• [BRIEF]:
All lines from the one holding "Astrid Pintuck Splice Blouse image 1" to the end of the listing are to be output exactly, both ends included, with any pictures left out.
Start of DATA FOR PROCESSING
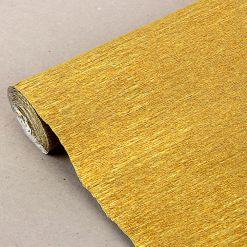 Бумага гофрированная металл, 140гр, 911 золотая, 50х250 см, Cartotecnica Rossi (Италия)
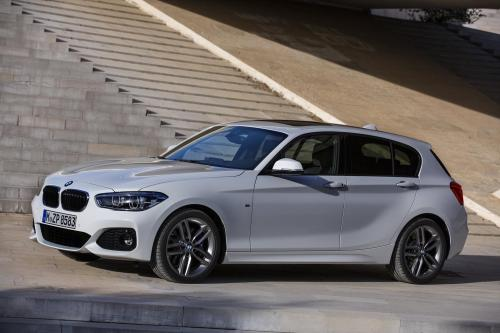 small resolution of fusebox in bmw 1 series e81 e82 e87 e88 is located deep under the dashboard you need to release the glove compartment to access fuses in your bmw car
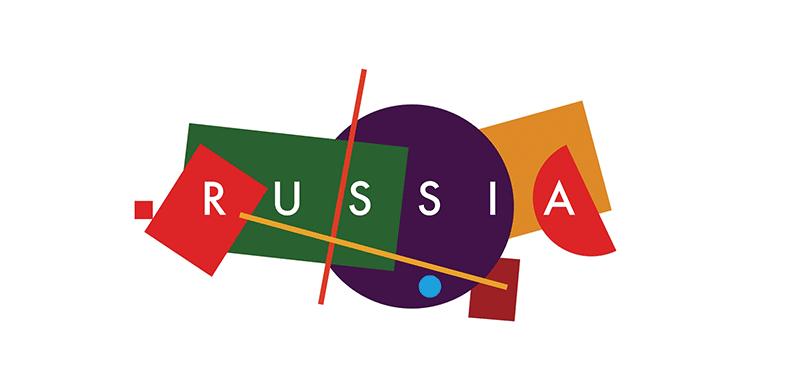 俄罗斯推出国家旅游品牌logo2.png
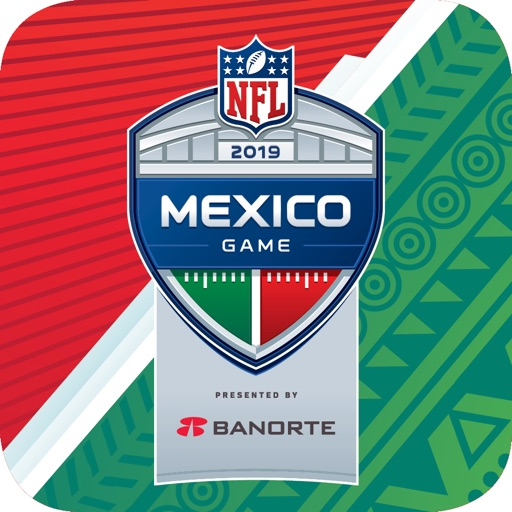 NFL Mexico - OnePass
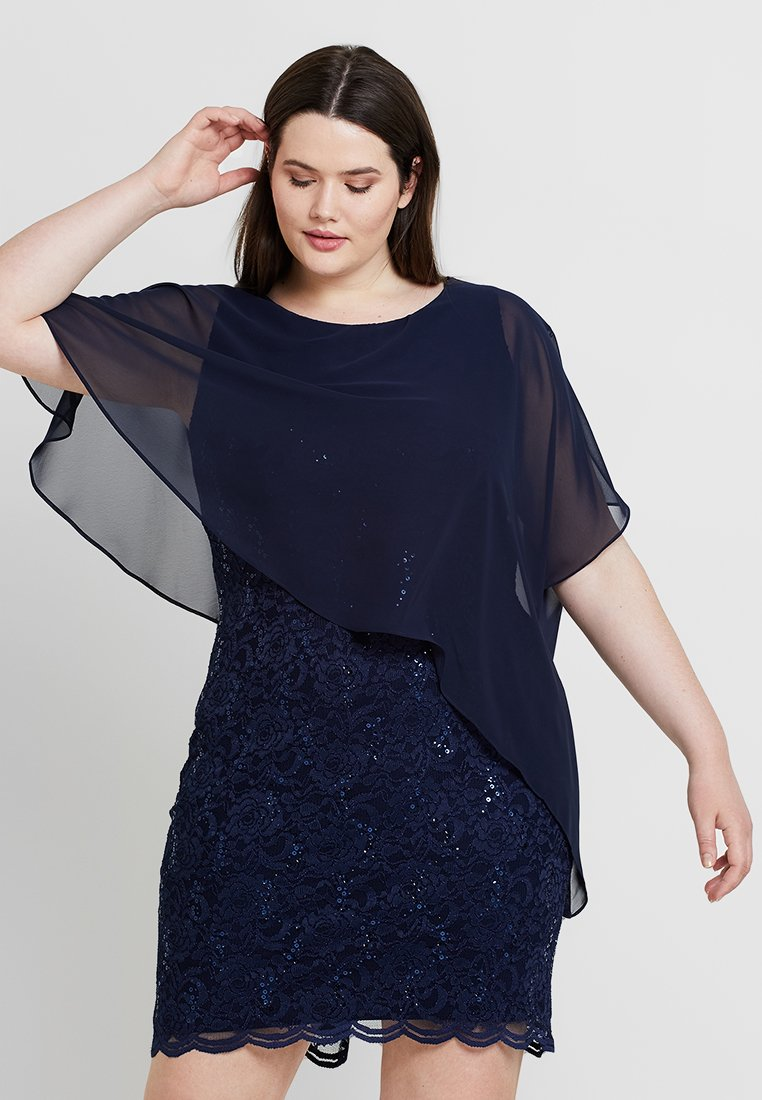 Swing Curve - EXCLUSIVE OVERLAY SEQUIN DRESS - Cocktail dress / Party dress - navy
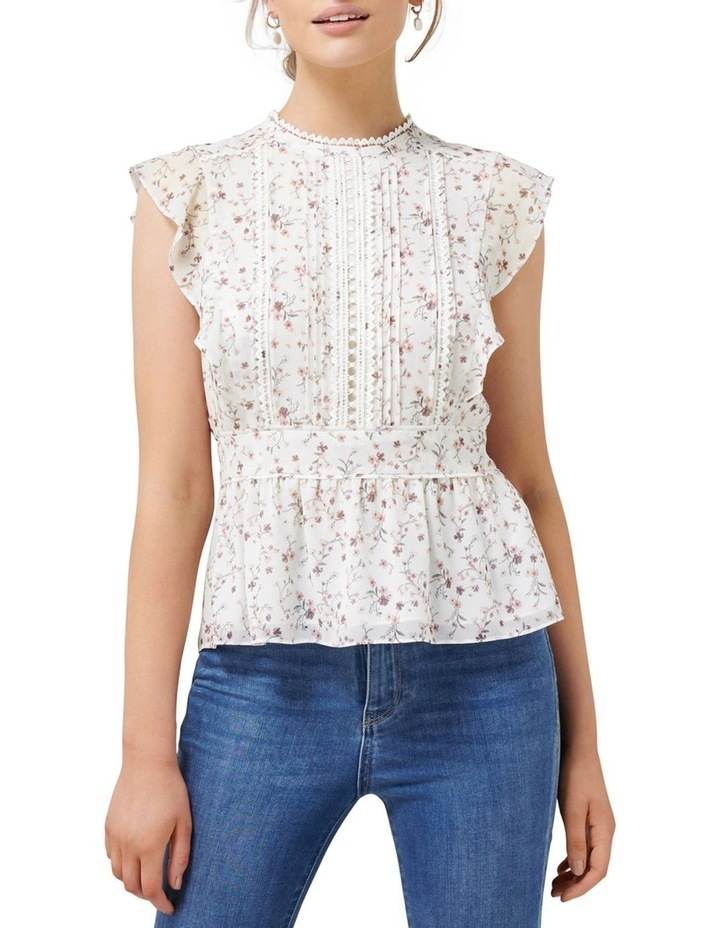 Astrid Pintuck Splice Blouse image 1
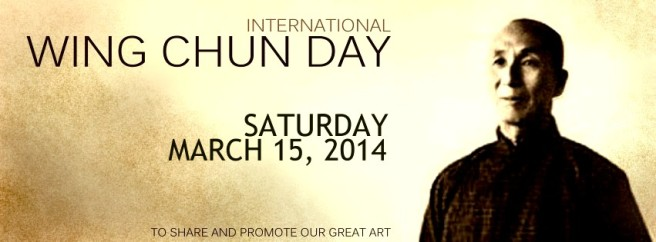 International Wing Chun Day - Ip Man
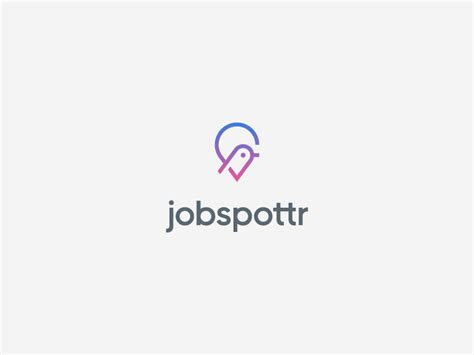 job logo  wharf design  jobspottr logoinspirationsco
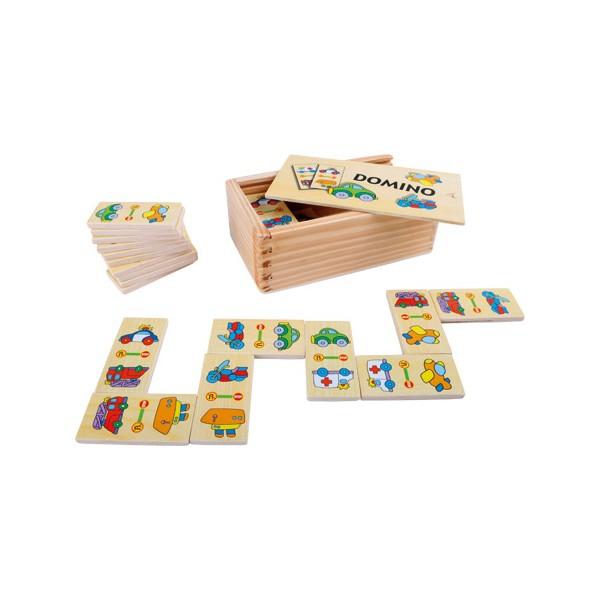 Domino «Vetture», Scatola: ca. 14 x 8 x 5 cmTessera del domino: ca. 6 x 3 x 0,5 cm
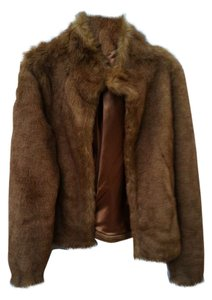 Divided by H&M Faux Fur Fur Coat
End of DATA FOR PROCESSING
• [RESULT OF THIS TASK]:
 Astrid Pintuck Splice Blouse image 1
 International Wing Chun Day - Ip Man
 job logo  wharf design  jobspottr logoinspirationsco
 Domino «Vetture», Scatola: ca. 14 x 8 x 5 cmTessera del domino: ca. 6 x 3 x 0,5 cm
 Divided by H&M Faux Fur Fur Coat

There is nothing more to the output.